Synthesis and characterization of the spore proteins of Bacillus subtilis YdhD, YkuD, and YkvP, which carry a motif conserved among cell wall binding proteins.

Abstract

We have previously reported that YaaH and YrbA are spore proteins of Bacillus subtilis that are required for spore resistance and/or germination and that they have a motif conserved among so-called cell wall binding proteins [Kodama et al. (1999) J. Bacteriol. 181, 4584-4591, Takamatsu et al. (1999) J. Bacteriol. 181, 4986-4994]. In this study, we analyzed the expression of ydhD, ykuD, and ykvP genes, which encode putative proteins containing the same motif. Transcription of ydhD was dependent on SigE, and the mRNA was detectable from 2 h after the cessation of logarithmic growth (T(2) of sporulation). ykuD was transcribed by SigK RNA polymerase from T(4) of sporulation. Both SigK and GerE were essential for ykvP expression, and this gene was transcribed from T(5) of sporulation. Inactivation of these genes by insertion of an erythromycin resistance gene did not affect vegetative growth, spore resistance to heat, chloroform, and lysozyme, or spore germination in the presence of L-alanine or in a mixture of L-asparagine, D-glucose, D-fructose, and potassium chloride. The His tag fusions of YdhD, YkuD, and YkvP downstream of their natural promoter regions were introduced into a multicopy plasmid. These fusion proteins were produced during sporulation in B. subtilis transformants and were detected in mature spores, indicating that YdhD, YkuD, and YkvP are all proteins intrinsic to spores. Excessive YkuD and YkvP in the sporulating cells did not affect spore resistance or germination.
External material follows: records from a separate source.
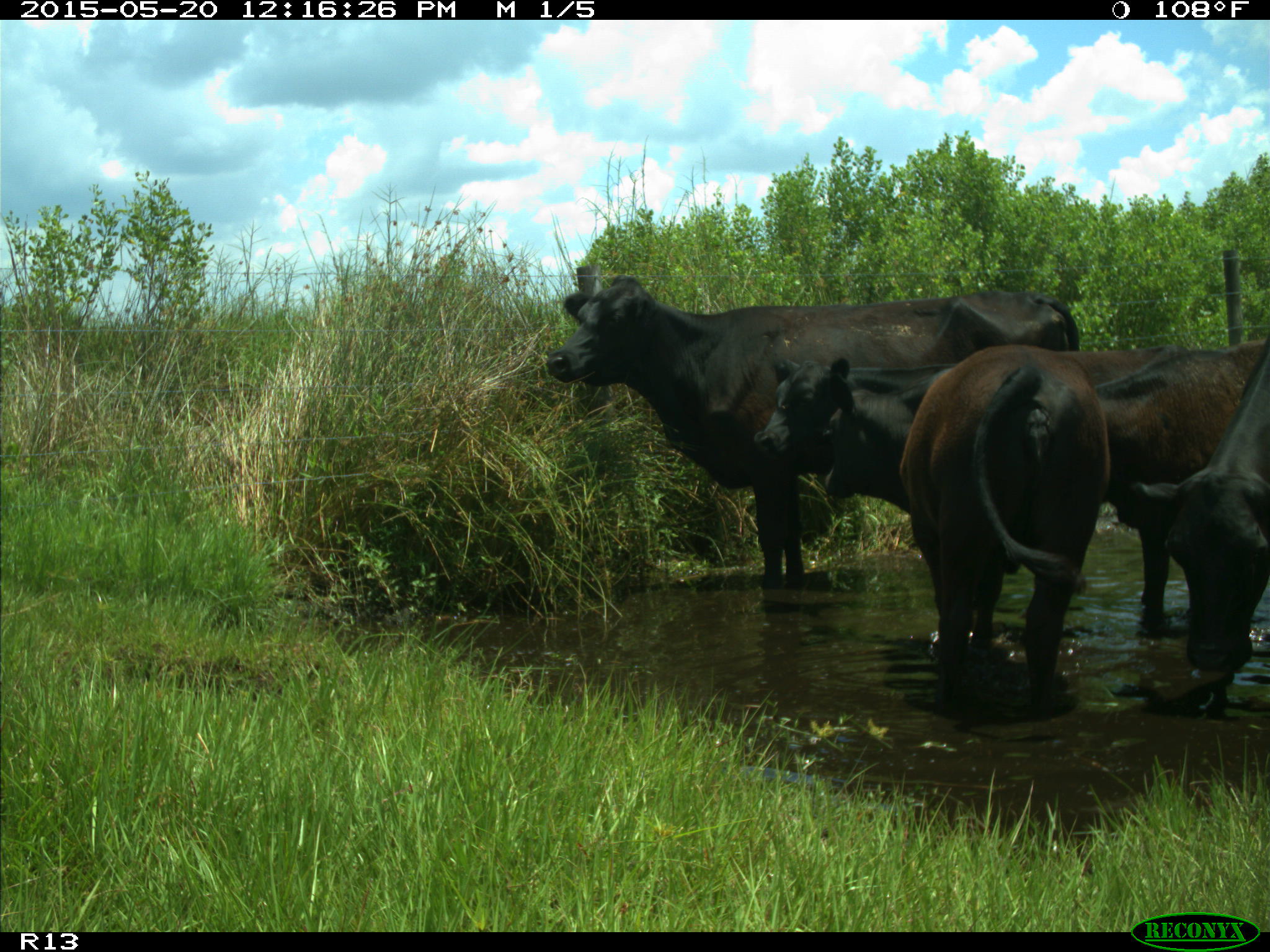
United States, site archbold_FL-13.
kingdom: Animalia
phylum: Chordata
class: Mammalia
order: Artiodactyla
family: Bovidae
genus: Bos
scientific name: Bos taurus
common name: domestic cow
The cells producing excessive YdhD also did not show impaired spore resistance, but their germination properties were changed: the spores revealed reduced response to L-alanine and some of them germinated even without germinants. Escherichia coli b-lactamase, whose signal sequence had been genetically replaced by the cell wall binding motif of YaaH, was produced in sporulating cells, and Western blot analysis indicated that the fused protein was assembled into spores. We speculate that the conserved motif functions as a kind of signal sequence involved in assembly of these proteins on forespores.